Problems to solve —
#1 From the forum thread below, list every transfer or imaging technology named as an option.
#2 Reproduce a passage of the forum thread below word for word, beginning at "## kiprelis (Jul" and stopping after "(May 26, 2014)".

# Looking for somebody to print for me



## kiprelis (Jul 27, 2017)

Hello everybody,

I am new to all of this. I was just wondering if I have anybody who could help me out in this forum. I just bought a heat press and I am looking for somebody to print my designs and mail it to me. Does anybody use this business model? I am looking for good quality prints. 

Id you are interested, please hit me up


----------



## customprinted (May 26, 2014)

whats the trasnfer size? / quantity?


----------



## JaeAmera (Dec 25, 2006)

What type of transfers / imaging technology are you looking to produce?

DTG
Plastisol
Dye Sublimation
Etc..

There are people / companies that do fulfillment printing here on the forums but it definitely helps to let people know what tech you desire to use.

Hope this helps,


----------



## DrivingZiggy (Apr 24, 2017)

Data rows —

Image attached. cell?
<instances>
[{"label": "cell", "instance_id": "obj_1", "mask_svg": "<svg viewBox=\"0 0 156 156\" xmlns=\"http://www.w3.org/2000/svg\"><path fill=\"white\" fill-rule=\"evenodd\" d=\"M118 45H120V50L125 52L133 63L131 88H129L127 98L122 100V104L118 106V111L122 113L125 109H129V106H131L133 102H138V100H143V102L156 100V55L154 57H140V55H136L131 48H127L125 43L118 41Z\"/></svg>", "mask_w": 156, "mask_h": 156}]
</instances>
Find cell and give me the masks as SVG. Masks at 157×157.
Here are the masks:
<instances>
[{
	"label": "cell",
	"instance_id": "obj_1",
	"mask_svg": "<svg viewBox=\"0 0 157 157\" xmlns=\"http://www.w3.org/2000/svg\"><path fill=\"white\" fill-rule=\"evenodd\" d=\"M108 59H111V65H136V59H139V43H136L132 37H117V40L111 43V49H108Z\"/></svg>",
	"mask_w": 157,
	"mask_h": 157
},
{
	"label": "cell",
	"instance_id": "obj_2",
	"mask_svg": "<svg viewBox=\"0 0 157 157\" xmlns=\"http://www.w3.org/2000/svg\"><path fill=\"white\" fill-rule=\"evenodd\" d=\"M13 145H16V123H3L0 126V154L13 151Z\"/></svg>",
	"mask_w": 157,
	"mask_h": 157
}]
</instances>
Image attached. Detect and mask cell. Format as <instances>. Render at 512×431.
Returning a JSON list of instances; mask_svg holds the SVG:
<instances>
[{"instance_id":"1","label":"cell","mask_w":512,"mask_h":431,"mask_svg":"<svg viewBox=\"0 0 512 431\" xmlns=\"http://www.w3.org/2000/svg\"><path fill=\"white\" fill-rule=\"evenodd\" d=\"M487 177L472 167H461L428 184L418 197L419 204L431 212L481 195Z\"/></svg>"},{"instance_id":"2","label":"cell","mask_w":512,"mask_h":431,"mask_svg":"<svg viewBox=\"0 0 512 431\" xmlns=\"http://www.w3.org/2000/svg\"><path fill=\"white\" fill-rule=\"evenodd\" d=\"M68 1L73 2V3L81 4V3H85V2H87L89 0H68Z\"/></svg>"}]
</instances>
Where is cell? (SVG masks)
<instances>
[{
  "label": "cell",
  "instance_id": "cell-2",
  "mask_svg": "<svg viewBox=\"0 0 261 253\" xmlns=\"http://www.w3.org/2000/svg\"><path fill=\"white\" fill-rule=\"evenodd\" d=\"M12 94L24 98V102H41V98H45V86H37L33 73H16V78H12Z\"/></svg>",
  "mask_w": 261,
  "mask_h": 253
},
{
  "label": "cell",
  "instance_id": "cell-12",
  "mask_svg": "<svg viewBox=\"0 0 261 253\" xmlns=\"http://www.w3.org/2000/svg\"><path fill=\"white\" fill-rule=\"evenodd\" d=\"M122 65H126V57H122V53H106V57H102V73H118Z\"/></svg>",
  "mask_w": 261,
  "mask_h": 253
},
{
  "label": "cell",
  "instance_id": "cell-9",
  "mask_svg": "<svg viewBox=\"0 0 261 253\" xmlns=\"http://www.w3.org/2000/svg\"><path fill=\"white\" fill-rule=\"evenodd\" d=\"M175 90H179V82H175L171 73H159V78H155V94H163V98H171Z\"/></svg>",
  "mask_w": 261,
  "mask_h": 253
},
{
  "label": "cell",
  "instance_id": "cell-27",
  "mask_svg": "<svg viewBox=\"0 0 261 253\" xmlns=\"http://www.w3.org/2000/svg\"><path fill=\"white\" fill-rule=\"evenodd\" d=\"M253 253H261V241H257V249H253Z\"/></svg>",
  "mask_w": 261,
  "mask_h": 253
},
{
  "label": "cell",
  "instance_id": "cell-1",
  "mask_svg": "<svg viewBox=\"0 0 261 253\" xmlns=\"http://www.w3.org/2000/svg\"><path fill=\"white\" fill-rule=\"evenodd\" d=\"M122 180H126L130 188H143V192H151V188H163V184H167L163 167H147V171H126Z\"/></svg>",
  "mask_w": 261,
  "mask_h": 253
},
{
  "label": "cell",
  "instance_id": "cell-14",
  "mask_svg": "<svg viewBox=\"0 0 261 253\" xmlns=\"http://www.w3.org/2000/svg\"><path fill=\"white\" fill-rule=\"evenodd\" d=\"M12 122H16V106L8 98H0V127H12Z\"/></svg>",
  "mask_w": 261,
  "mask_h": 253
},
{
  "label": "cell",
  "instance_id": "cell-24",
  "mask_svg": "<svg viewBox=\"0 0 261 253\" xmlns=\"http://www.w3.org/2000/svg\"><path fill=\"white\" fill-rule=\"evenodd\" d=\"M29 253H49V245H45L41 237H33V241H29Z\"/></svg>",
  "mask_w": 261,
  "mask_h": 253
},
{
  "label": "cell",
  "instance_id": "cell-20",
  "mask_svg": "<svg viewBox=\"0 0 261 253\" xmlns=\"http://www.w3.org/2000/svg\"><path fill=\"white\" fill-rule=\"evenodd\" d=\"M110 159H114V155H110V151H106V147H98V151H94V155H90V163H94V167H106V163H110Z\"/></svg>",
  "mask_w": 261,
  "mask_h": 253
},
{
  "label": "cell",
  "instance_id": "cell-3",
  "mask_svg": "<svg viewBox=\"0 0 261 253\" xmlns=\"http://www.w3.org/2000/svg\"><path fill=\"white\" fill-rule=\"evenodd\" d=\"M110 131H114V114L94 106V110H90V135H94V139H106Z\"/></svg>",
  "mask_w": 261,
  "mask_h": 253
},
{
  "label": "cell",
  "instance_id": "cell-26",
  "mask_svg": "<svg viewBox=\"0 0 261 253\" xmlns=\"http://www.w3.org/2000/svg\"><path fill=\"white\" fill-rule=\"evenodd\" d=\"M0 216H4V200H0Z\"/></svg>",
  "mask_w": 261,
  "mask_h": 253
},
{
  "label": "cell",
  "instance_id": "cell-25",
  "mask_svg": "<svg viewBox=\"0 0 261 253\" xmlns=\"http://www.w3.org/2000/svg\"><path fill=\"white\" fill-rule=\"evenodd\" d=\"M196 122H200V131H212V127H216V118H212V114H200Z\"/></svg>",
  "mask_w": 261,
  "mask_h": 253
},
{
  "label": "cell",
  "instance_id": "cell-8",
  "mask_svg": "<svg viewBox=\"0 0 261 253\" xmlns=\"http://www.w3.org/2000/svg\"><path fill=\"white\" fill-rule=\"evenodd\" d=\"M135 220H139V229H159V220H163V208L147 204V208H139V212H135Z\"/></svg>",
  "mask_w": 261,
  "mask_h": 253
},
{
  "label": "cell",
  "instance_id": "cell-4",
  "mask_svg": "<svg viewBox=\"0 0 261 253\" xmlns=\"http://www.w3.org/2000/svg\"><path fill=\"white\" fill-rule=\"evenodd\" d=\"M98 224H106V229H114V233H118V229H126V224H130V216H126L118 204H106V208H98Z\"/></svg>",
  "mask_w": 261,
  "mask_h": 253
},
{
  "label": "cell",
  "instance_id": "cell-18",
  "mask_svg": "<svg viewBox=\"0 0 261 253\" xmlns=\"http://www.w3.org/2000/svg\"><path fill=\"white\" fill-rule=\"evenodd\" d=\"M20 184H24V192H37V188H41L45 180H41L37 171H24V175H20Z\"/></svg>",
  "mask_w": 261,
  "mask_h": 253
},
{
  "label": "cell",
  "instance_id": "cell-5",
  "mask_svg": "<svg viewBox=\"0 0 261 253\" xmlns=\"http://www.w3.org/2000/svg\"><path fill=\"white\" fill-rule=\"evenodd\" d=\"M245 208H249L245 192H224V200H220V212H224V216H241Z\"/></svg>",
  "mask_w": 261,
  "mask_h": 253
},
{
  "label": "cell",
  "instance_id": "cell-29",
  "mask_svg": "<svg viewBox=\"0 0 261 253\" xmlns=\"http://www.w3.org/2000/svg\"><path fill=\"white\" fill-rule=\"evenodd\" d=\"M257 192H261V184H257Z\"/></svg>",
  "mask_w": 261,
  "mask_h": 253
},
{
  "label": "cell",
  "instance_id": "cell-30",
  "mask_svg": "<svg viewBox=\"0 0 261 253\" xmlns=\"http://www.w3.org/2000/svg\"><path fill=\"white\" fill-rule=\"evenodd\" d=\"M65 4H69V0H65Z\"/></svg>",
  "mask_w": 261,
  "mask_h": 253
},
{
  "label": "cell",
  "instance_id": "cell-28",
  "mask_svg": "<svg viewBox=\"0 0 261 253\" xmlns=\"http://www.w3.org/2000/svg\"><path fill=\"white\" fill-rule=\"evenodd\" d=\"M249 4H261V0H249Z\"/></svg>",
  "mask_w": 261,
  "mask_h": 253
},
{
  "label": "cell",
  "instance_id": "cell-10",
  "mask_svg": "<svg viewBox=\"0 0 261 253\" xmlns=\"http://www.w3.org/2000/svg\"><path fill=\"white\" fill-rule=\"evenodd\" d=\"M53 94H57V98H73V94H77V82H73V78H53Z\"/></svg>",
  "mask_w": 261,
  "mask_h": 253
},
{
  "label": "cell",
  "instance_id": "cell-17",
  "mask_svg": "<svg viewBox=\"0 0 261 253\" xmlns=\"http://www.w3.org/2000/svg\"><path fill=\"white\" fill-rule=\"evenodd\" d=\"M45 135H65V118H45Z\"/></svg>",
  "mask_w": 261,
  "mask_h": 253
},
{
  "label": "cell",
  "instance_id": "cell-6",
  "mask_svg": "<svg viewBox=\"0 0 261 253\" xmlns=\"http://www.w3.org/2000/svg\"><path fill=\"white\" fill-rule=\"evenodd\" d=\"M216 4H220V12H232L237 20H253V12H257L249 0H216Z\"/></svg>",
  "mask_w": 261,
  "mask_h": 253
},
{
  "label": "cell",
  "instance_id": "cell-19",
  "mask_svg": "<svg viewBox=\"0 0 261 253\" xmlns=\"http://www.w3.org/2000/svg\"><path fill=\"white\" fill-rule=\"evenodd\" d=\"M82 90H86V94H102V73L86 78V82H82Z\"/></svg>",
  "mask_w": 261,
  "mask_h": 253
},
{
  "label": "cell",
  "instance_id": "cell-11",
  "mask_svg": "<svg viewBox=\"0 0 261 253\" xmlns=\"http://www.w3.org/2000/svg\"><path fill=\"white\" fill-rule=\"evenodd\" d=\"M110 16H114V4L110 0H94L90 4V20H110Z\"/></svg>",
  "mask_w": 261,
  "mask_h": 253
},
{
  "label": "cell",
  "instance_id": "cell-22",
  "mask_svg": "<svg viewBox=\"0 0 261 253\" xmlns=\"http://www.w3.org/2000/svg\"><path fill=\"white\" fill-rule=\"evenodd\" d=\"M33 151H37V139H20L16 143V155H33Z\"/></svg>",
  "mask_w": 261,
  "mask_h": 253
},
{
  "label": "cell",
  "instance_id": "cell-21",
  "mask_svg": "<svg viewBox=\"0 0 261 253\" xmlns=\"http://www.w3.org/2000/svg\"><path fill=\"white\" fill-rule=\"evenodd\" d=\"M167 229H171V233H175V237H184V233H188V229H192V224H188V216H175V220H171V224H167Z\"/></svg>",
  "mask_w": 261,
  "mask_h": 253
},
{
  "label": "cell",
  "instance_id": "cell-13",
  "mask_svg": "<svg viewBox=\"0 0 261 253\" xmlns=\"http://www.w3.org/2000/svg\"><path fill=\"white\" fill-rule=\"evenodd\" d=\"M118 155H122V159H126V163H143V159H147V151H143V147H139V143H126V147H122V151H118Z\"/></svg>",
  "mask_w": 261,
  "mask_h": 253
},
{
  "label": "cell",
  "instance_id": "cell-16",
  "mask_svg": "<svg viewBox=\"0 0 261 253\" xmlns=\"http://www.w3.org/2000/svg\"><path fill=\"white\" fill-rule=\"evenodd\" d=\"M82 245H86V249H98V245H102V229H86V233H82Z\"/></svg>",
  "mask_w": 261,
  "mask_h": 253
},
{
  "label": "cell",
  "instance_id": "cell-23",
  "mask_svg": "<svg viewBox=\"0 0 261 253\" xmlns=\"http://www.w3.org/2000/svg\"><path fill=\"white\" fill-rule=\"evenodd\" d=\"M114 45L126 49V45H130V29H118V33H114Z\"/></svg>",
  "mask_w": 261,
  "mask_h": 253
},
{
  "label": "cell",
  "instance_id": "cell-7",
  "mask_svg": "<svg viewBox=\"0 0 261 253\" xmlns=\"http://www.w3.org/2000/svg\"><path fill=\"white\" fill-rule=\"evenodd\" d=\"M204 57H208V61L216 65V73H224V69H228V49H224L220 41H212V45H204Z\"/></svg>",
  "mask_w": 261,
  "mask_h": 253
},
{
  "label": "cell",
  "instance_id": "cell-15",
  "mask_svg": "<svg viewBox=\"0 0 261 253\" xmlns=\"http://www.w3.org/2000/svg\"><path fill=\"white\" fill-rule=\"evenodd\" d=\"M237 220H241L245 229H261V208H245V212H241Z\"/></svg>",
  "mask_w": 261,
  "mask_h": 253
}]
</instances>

Answers for the tasks —
#1 DTG, Plastisol, Dye Sublimation

#2
## kiprelis (Jul 27, 2017)

Hello everybody,

I am new to all of this. I was just wondering if I have anybody who could help me out in this forum. I just bought a heat press and I am looking for somebody to print my designs and mail it to me. Does anybody use this business model? I am looking for good quality prints. 

Id you are interested, please hit me up


----------



## customprinted (May 26, 2014)